Submit the Column Names-Individual Brainstorm Chart: For each piece of information in your daisy, come up with a category in which that data could be put. You can add other data you’d like to as well, even if not in your Daisies.You can use your Daisy or the model made by Raechel to choose one petal and think about categorizing it for data cleaning purposes.
- One of my petals says that I see myself as an artist. Assuming that others in my group used a similar word - musician, painter, etc. - I could create a data category for this.
  - One way of viewing the category could be “Hobbies”, in which I would put “art”
  - Another way of viewing the category could be “Creative Outlet”, in which I would put “art”
  - It comes down to the shared intentions behind why everyone in your group put down their similar identity
  - You must include these 3 columns: The “Name” column should include your name. The “Oppression” column should include a form of oppression you experience or might experience based on a certain aspect of your identity. The “Calling” should include whether you have a faith or secular based calling. If you are not sure what your calling is, you can type, “not sure”
  - Once everyone in your group has created their columns, it is important to ensure that all of the column names are in the same format. This includes checking that all column names are spelled correctly and that they are consistent in terms of capitalization and punctuation. Also, none of the column names should have any spaces in between words. Instead, replace all spaces with an underline “_”. The goal is to make sure the data is consistent, accurate and usable for analysis.
Tell students they will practice their standardization and cleaning skills in their small groups of 10 groups.

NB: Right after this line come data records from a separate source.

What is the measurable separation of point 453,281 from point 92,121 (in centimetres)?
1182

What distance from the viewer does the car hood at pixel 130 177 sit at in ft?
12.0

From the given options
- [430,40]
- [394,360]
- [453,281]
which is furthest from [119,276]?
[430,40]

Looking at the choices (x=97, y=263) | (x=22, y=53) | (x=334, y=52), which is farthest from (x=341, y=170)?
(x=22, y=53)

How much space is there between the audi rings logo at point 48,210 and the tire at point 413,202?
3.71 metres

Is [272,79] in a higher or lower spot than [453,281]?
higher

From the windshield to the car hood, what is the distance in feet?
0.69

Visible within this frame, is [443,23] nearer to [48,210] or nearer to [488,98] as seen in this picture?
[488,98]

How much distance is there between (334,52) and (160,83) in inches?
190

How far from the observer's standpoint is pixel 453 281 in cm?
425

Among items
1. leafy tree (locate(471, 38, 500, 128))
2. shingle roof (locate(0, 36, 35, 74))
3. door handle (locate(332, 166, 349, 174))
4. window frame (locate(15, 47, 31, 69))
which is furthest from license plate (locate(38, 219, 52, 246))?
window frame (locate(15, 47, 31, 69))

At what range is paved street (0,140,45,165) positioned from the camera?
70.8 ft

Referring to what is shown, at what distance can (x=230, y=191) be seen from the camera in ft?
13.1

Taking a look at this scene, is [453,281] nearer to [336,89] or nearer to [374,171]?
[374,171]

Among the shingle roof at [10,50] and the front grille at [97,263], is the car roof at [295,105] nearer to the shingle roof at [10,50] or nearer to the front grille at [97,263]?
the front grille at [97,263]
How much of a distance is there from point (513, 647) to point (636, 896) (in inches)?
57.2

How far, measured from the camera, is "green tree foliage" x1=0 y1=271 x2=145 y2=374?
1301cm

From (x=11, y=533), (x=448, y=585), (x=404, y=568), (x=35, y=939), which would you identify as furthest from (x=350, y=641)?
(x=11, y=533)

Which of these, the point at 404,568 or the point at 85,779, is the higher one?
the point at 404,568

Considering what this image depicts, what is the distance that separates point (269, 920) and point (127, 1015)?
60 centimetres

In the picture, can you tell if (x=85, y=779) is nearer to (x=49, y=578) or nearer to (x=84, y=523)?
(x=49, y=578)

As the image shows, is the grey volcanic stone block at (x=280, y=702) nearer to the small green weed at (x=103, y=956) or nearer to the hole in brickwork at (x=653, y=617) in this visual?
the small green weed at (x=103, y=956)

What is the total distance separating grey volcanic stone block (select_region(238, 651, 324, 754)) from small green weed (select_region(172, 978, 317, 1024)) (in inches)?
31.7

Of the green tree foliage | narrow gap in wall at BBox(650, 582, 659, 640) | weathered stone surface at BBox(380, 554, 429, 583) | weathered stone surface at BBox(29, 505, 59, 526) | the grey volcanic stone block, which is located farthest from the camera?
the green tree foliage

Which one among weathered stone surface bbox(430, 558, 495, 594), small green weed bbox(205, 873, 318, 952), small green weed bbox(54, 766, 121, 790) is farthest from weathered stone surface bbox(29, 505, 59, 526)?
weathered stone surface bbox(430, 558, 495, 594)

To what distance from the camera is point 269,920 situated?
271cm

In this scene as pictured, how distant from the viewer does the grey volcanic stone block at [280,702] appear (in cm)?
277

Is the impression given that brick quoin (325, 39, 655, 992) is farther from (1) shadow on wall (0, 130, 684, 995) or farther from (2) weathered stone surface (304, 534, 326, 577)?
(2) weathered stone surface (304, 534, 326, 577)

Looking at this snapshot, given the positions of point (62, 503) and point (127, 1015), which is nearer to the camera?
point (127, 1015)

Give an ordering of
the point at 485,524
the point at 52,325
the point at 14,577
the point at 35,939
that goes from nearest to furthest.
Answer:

- Once you have completed the column names and values for each row, now you will work with your small group to create a dataset that combines all of your datasets. Create an empty data set on the white board or a virtual white board and submit a picture of the whiteboard. Take turns telling people what column names you have. Everytime, someone says a new column name, add the column name to the dataset. Your dataset should look like the image below after everyone has added their column names to the dataset. Based on what each person says, consolidate column names where there is overlap or add each other’s columns that you don’t have. Each row should represent a different person. If you do not identify with a column that someone has in their dataset, then still add that column and write FALSE in the cell under that column.
- Now that you’ve drawn your first dataset, it’s time to Create a new workbook in Google Sheets with a name that describes the data you’re about to add. Then, copy your drawn dataset into Google Sheets
- Here are a few steps on how to add data to Google Sheets. First, add column names to the first row. Make it clear which row is the “header row” (you can bold the text or change the background color). Next, input the data into Google Sheets. Ensure that all of you use the same format for the values in each cell. After your group has completed those steps, you are all done. Congratulations! You’ve just created a dataset.

Some students may feel inclined to fill in information they think they know about another student (such as a friend), even if that student does not share a given piece of information about themselves explicitly. For instance, student 1 may decide not to share a hobby that they do under a category of “hobbies”, even though student 2 knows that they do dance outside of school.

It is important to remind students that just because they know something about someone does not mean they can add that data point to their dataset. It is important to get consent from people when putting their information into datasets that will be shared broadly. So, they should only add information they have permission to add to a dataset they build in a group.